* [Selected text]

Legal Implications of Compounding for Veterinary Use

Article

Veterinary compounding is a growing market, and ranges from simply flavoring medications to customized cancer prescriptions. It also introduces a distinct set of legal issues, as while some practices are covered by existing laws governing human compounding, others fall into grey areas, in which no clear guidance is apparent. One of these issues is that of compounding for “office use” – in which a medication is compounded and sold to the practitioner, who then administers and sells directly to the patient. 

While compounding for in-office use for human drugs is permitted if a facility is registered as an “Outsourcing Facility” under 503B of the Drug Quality and Security Act (DQSA), which was enacted in 2013, the FDA has stated that the DQSA does not apply to veterinary compounding. Additionally, the Draft Guidance for Industry Compounding Animal Drugs from Bulk Drug Substances (“Draft Guidance”) published May 20, 2015 states that while 503A and 503B provide certain statutory exemptions for compounded human drugs, these sections do not provide exemptions for drugs compounded for animal use. Therefore, there is no current 503B “Outsourcing Facility” equivalent for in-office use of veterinary drugs.

Prior to the Draft Guidance, the main source of information on the legality of veterinary compounding practices was the FDA’s “Compliance Policy Guideline” (CPG) on the subject, which clarified when the FDA would use “enforcement discretion” to permit various forms of animal compounding. The CPG provided that the FDA would “defer” to state authorities regarding the day-to-day regulation of compounding by veterinarians and pharmacies of animal drugs; however, the CPG has now been superseded by the Draft Guidance and is thus no longer applicable.

* [What you will do]
Continue the article on the legal issues of veterinary compounding, starting after its last sentence.

* [Recorded data]
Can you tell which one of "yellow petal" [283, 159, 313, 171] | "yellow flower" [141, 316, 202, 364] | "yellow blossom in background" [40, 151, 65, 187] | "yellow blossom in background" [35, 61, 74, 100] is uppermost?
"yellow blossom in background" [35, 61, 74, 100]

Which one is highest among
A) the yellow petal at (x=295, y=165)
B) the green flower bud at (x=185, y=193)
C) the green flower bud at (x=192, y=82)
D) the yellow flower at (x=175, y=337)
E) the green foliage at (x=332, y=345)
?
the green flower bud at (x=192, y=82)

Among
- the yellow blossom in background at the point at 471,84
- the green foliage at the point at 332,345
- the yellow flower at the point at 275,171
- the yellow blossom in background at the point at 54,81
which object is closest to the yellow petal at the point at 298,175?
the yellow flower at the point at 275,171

...

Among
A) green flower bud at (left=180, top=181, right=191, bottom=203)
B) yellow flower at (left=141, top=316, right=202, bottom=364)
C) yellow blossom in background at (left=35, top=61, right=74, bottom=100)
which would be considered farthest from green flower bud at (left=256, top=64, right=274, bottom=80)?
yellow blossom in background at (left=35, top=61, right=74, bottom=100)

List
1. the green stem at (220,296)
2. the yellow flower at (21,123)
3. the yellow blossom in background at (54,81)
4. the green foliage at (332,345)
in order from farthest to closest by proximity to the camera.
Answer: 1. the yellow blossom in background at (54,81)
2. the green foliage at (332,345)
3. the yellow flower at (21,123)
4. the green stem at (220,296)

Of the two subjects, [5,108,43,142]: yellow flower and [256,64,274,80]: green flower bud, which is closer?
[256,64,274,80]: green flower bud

...

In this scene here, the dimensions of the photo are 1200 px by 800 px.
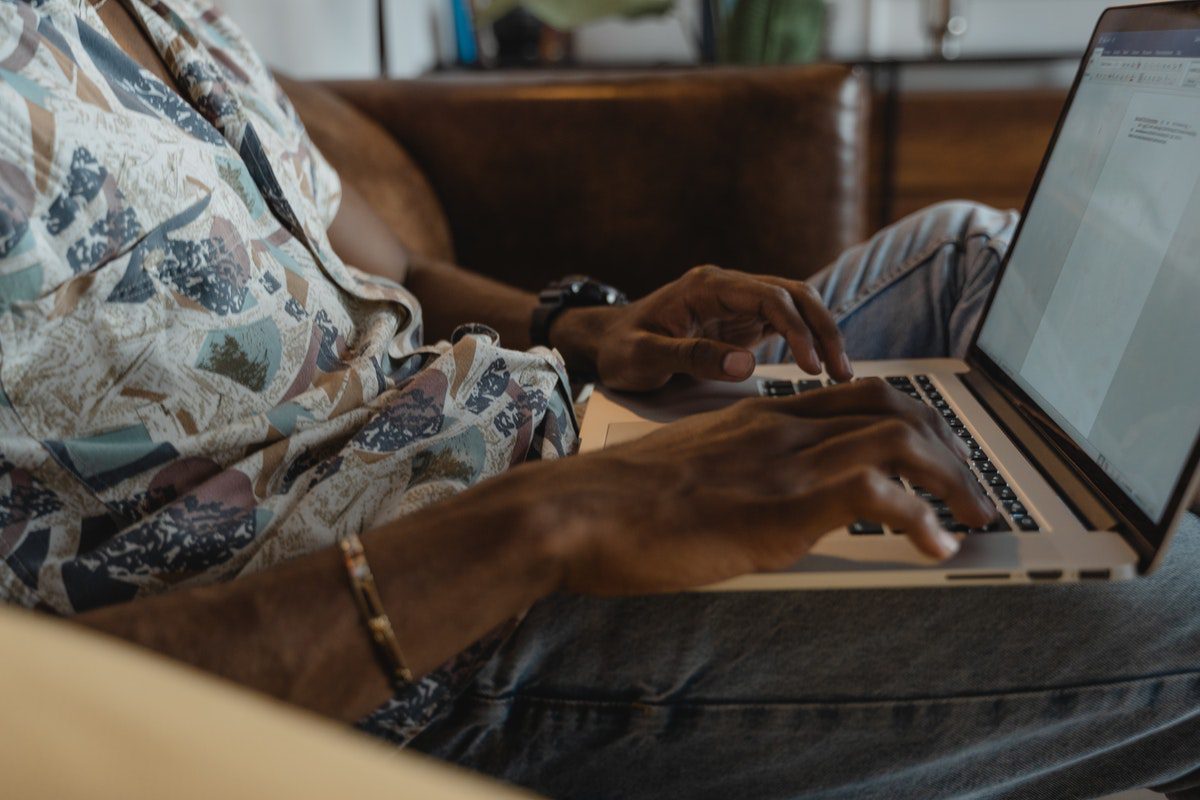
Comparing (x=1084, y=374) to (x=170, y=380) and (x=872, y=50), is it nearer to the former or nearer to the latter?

* [Response to this task]
Like the CPG, the Draft Guidance does not directly address office use of compounded drugs for animals, but does specify that 503B’s exceptions, which include office use compounding for humans, do not apply. The Draft Guidance states, for both state-licensed pharmacies and outsourcing facilities, that the FDA does not intend to take action if the drug is compounded pursuant to certain conditions. While there are multiple conditions listed, germane to the topic of office use compounding is the one that specifies that “The drug is not sold or transferred by an entity other than the entity that compounded such drug. For purposes of this condition, a sale or transfer does not include administration of a compounded drug by a veterinarian to a patient under his or her care.” The Draft Guidance therefore could arguably be construed to allow in office administration of compounded drugs, but would not appear to allow the veterinarian to dispense compounded drugs.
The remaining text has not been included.